• _PROBLEMS AND TASKS_:
- A) From the article below on learning solver heuristics with neural networks, copy out the words starting with "Heuristics Are Functions, and" and going on through "staring at examples.", keeping every word as it appears.
- B) Continue the article below on learning solver heuristics with neural networks, adding new writing after its final sentence.

• _PROVIDED PASSAGE_:
Heuristics Are Functions, and We Know How to Learn Functions

A modern MILP solver makes thousands of micro-decisions per problem. Which node to expand next. Which variable to branch on. Whether to spend more time strengthening the LP relaxation with cutting planes. When to give up on a subtree. Each decision is governed by a heuristic — an algorithm someone hand-wrote based on theory, intuition, and a lot of staring at examples.

For decades, the best heuristics were the result of a smart person carefully observing patterns: “in problems that look like X, the right move is usually Y.” These rules got tuned, refined, and shipped inside Gurobi, CPLEX, and SCIP. Many are shockingly clever. Best-bound itself is provably optimal under certain assumptions about the LP relaxation. There’s a reason it became the textbook recommendation.

But hand-crafted heuristics have a ceiling. They are one person’s intuition crystallized into code. And the intuition was developed by looking at instances drawn from some implicit distribution — typically a few academic test sets like MIPLIB, plus whatever the solver vendor’s customers have shared. The fact that the same heuristic ships across every customer of every commercial solver is one of those facts that becomes obvious only after someone points it out.

Real industrial MILPs do not come from MIPLIB. They come from the operations-research equivalent of stationary processes:

These workloads have a name in academic literature: parameterized problem distributions. They have patterns — patterns in how variables relate to constraints, where the LP relaxation tends to be tight versus loose, which subtrees historically contain optima. A heuristic tuned to one of these distributions could plausibly beat a general-purpose heuristic by a lot. But hand-tuning a heuristic per customer doesn’t scale, and intuition has trouble articulating subtle structural features that span thousands of variables.

This is exactly the regime where neural networks should help. Their reason for existing is that they are universal function approximators: given enough examples drawn from a distribution, a sufficiently-large network will learn whatever consistent pattern is there, regardless of whether a human could articulate it. The only requirements are that the input and output are numerical, and the pattern is real.

A B&B heuristic fits this perfectly. The input is the current state of the search — the LP solution, the open frontier, the incumbent, the constraints. The output is a discrete decision — which open node to expand, which variable to branch on. Both can be encoded as numbers; both can be learned from data. The data is whatever the solver itself produces during training: every state, every action, every reward (a node count, a runtime, a bound improvement).

That’s the entire premise. The 2019 NeurIPS paper from Maxime Gasse and collaborators (Exact Combinatorial Optimization with Graph Convolutional Neural Networks) proved it works decisively for variable selection: they trained a graph neural network to imitate the slow-but-near-optimal “strong branching” expert, and beat SCIP’s hand-crafted defaults on every problem class they tested. The result was not a speedup over a particular instance; it was a speedup across an entire distribution of instances, learned by exposure to a few thousand of them.

• _DATASET ENTRIES_:

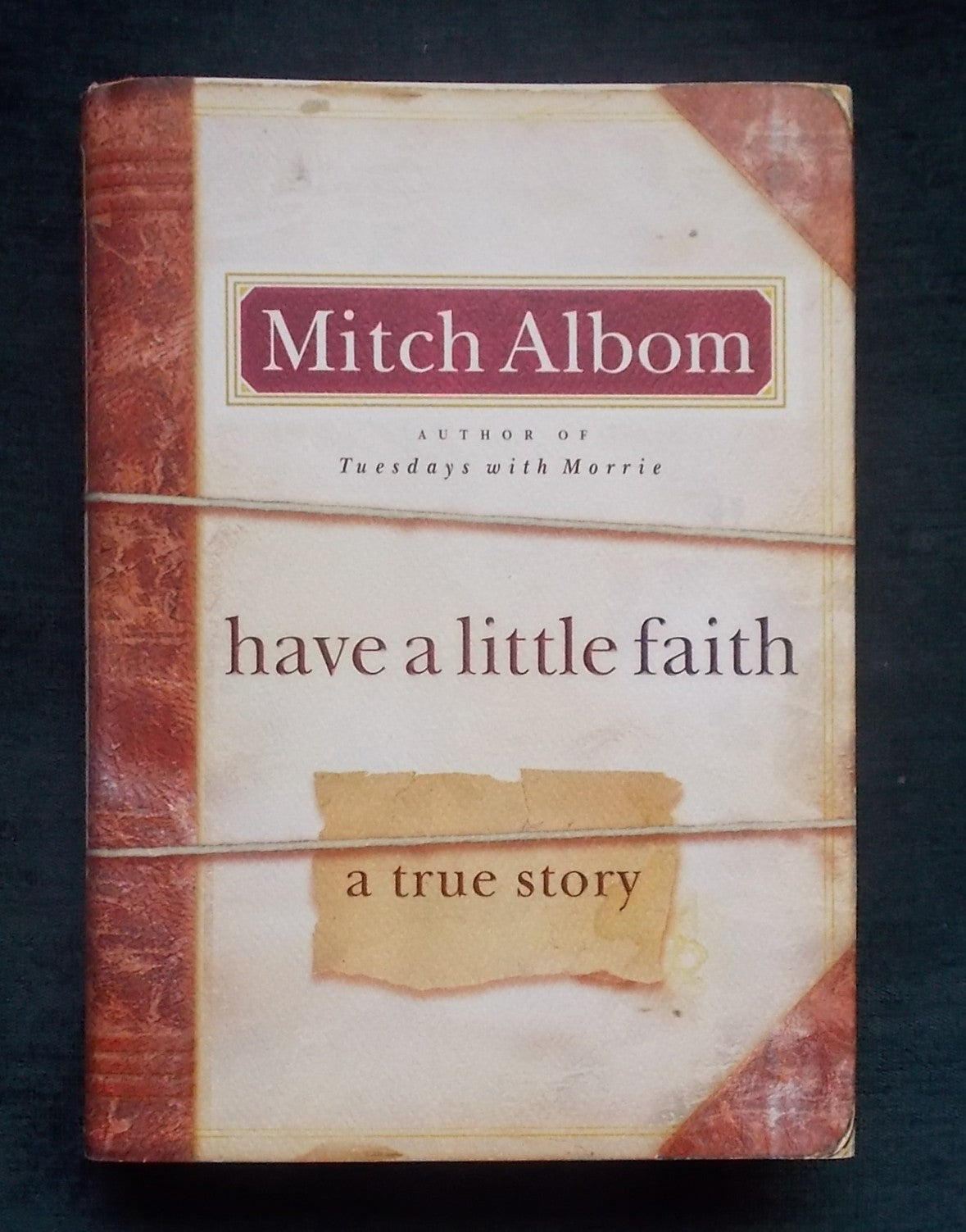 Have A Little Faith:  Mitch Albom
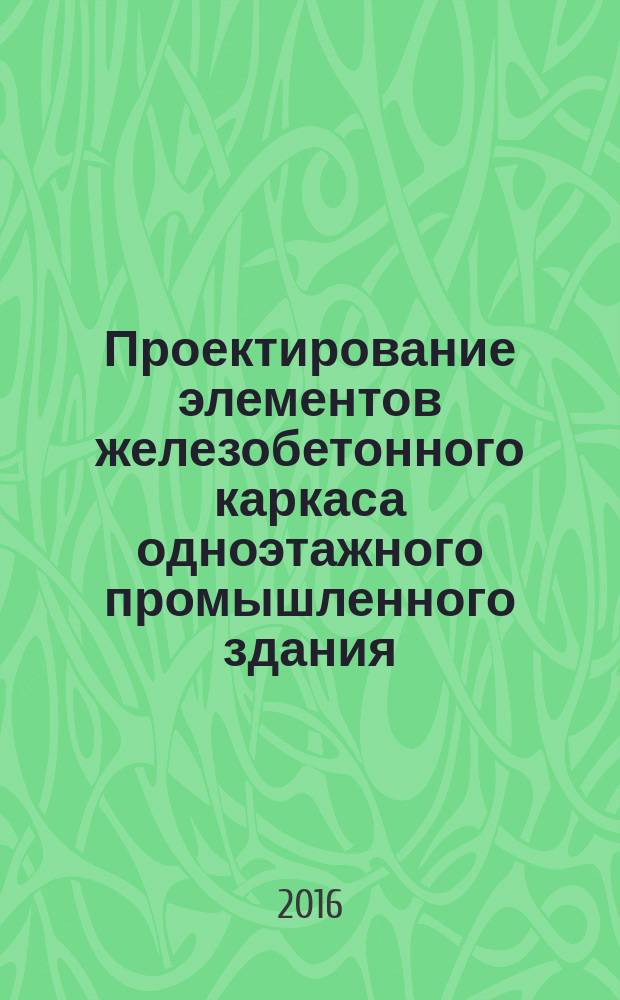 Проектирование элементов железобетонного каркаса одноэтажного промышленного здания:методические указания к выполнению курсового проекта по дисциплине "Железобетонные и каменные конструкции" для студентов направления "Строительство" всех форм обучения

==

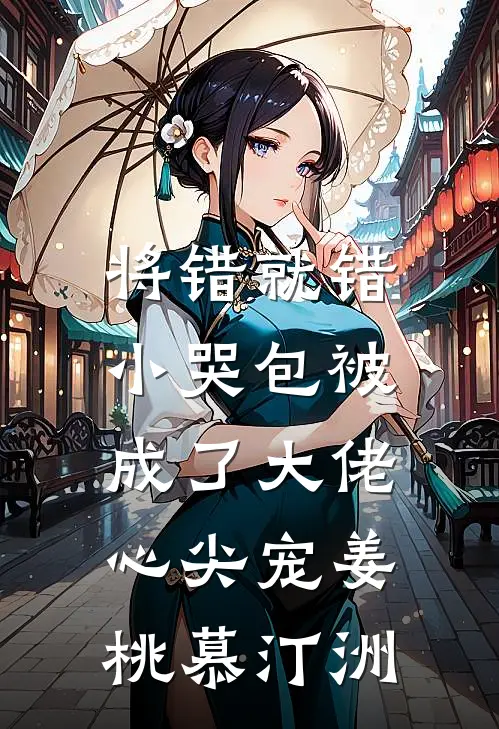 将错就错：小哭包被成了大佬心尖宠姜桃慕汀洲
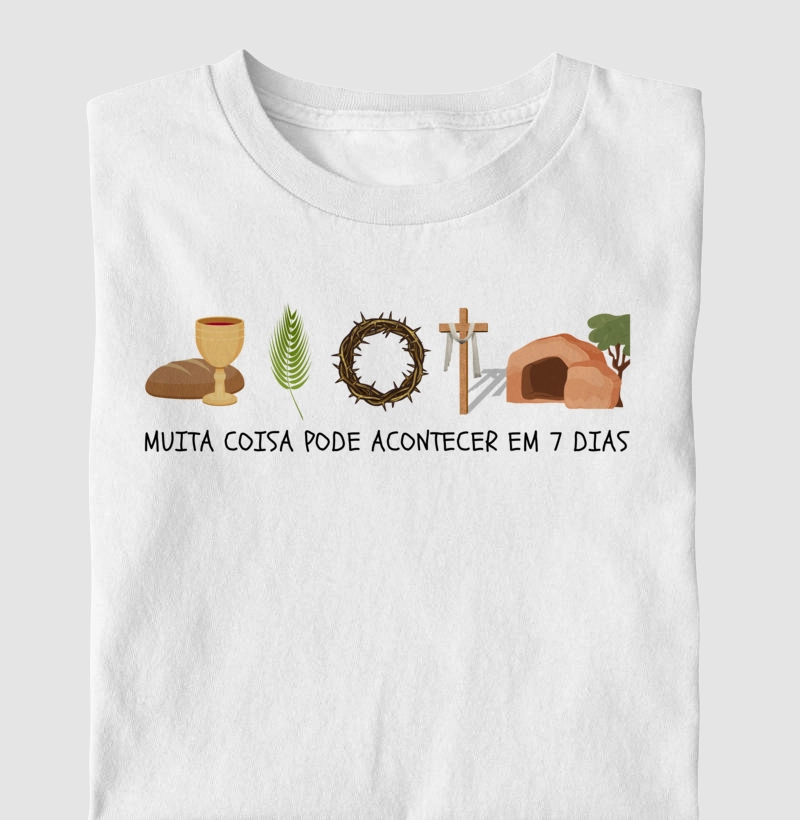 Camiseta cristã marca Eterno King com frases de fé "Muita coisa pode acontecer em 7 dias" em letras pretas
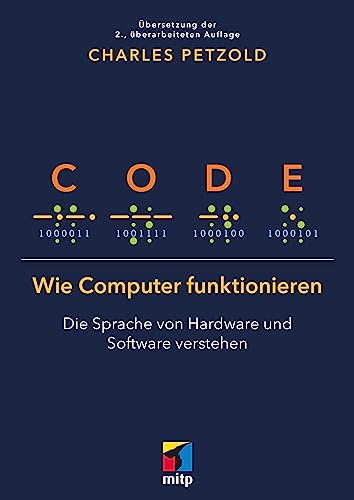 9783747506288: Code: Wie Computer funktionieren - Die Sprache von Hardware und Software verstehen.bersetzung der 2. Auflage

* * *

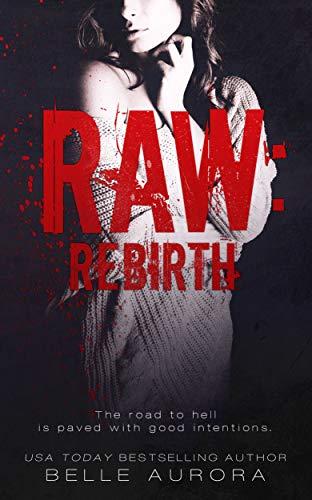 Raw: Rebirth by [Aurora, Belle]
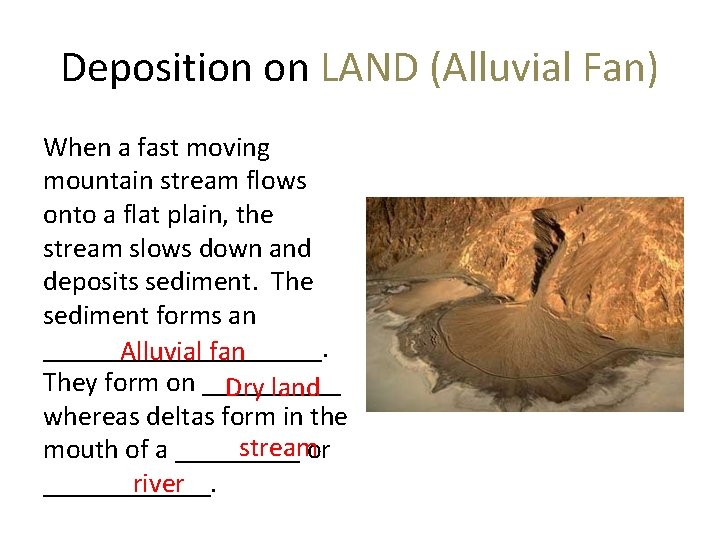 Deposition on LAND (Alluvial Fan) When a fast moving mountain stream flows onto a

• _ANSWER SECTION_:
- A)
Heuristics Are Functions, and We Know How to Learn Functions

A modern MILP solver makes thousands of micro-decisions per problem. Which node to expand next. Which variable to branch on. Whether to spend more time strengthening the LP relaxation with cutting planes. When to give up on a subtree. Each decision is governed by a heuristic — an algorithm someone hand-wrote based on theory, intuition, and a lot of staring at examples.

- B)
CHOP picks up the same idea for the other main decision — node selection — and runs it on a laptop, with reinforcement learning instead of imitation, on a single problem class (Set Cover) where best-bound is known to be weak. The whole project is a test of one question: does the same approach that worked for variable selection work for node selection, on a smaller compute budget, with a different training paradigm?

The short answer: yes, by a clear margin. The longer answer follows.

What This Post Covers

A preview of the result, for the impatient:

Final benchmark: all 16 approaches on SetCover(50 elements × 80 sets, density 0.10), 40 held-out instances. Lower is better.

The top seven bars are all learned policies. Depth-first — the strongest classical heuristic on this distribution — is eighth. Best-bound is dead last (rightmost gray bar). The best learned policy explores roughly half as many nodes as best-bound on average. The rest of this post is how we got there.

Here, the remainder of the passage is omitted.